Exercise description:
Go through the entries below and retype them exactly, omitting each picture.

Input data:

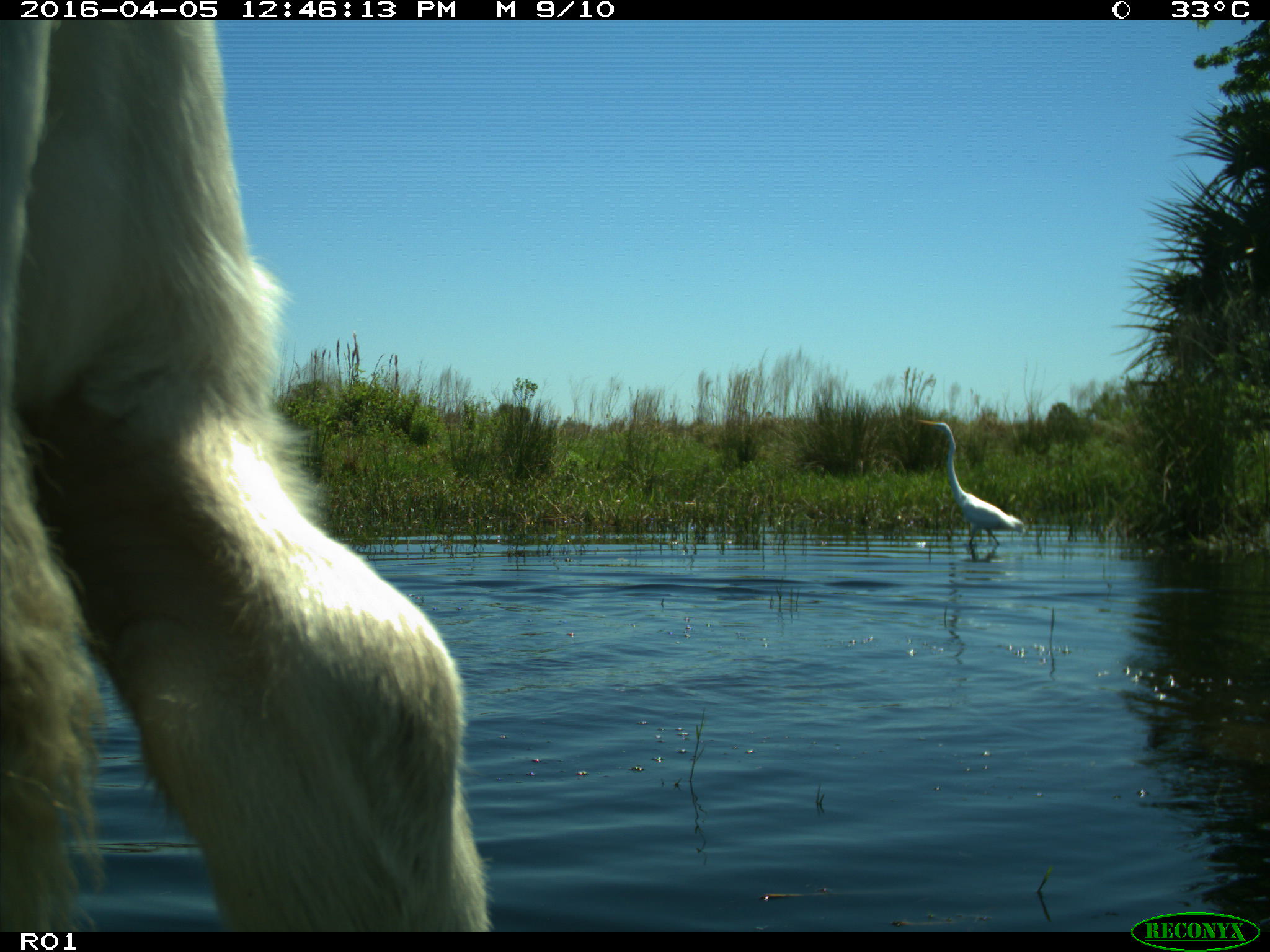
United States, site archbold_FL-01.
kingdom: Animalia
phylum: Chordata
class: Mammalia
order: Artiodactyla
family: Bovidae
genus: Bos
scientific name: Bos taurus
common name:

Output of the exercise:
United States, site archbold_FL-01.
kingdom: Animalia
phylum: Chordata
class: Mammalia
order: Artiodactyla
family: Bovidae
genus: Bos
scientific name: Bos taurus
common name:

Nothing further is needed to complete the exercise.